Passage shown: Begin
RecipEZ

End-to-End Mobile App Project

Setting the Scene

Background:

Each year, households in the United States generate over 89 billion pounds of food waste which accounts for a shocking 43% of the country's total food waste. This translates to over $335 billion in food waste each year. As someone who is passionate about the environment, I began to wonder why there aren't more convenient tools available to help people reduce their food waste?

The Challenge

I set out with the original goal to create a mobile app that directly tackles food waste, however I quickly realized that the reason food waste has remained such a large issue is not due to a lack of available solutions, but rather to the inconvenience associated with changing our habits and routines. Most existing solutions require people to alter their routines without making the rewards to these changes easily understood, and as a result people fall back into the wasteful habits they are used to.

Project
RecipEZ

Timeline

October 2024 - February 2025

Role
UX Designer & Researcher

Primary Deliverables

- User Interviews

- Style Guide

- Accessibility Audit

- Sketches

- Low & High Fidelity Wireflows

- Prototypes & Usability Tests

End Goals:

  1. Make cooking at home easier

  2. Reduce food waste

  3. User retention through value

The Question

  • Solution:

    I developed RecipEZ, a mobile app that streamlines meal planning and pantry management to help users cook efficiently and waste less food. The app functions as a virtual pantry and recipe finder, allowing users to track their ingredients, receive expiration reminders, and quickly add items using AI-powered scanning. Its smart recipe feature suggests meals based on available ingredients, helping users avoid unnecessary grocery trips and prioritize expiring foods. Additionally, RecipEZ provides waste-tracking insights, showing users what they discard most often and estimating the financial impact of food waste, ultimately promoting more mindful consumption habits.

Research & Discovery

Interviews

In order to improve the at-home cooking experience, I needed to figure out what my typical user might look like and then identify areas in which I could provide value to these users. To begin, I sent out a screener survey to identify ideal participants, and then narrowed down 5 participants to conduct preliminary interviews. You can see my interview guide here.
Passage shown: End
_Exercise requirements_
1 – In the RecipEZ case study, how many participants were chosen for the preliminary interviews?
2 – Retype the portion of the RecipEZ case study starting with "Each year, households" and going on through "are used to.".
The material after the RecipEZ case study isn't needed.
Collected data: Begin
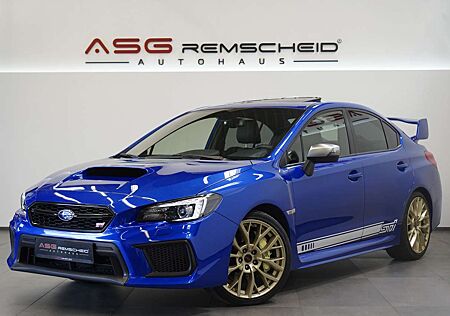 Subaru WRX Sport *2.H *GSD *Recaro *Kam *DCC *H&K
Collected data: End
_List of answers_
1 – Five participants.

2 –
Each year, households in the United States generate over 89 billion pounds of food waste which accounts for a shocking 43% of the country's total food waste. This translates to over $335 billion in food waste each year. As someone who is passionate about the environment, I began to wonder why there aren't more convenient tools available to help people reduce their food waste?

The Challenge

I set out with the original goal to create a mobile app that directly tackles food waste, however I quickly realized that the reason food waste has remained such a large issue is not due to a lack of available solutions, but rather to the inconvenience associated with changing our habits and routines. Most existing solutions require people to alter their routines without making the rewards to these changes easily understood, and as a result people fall back into the wasteful habits they are used to.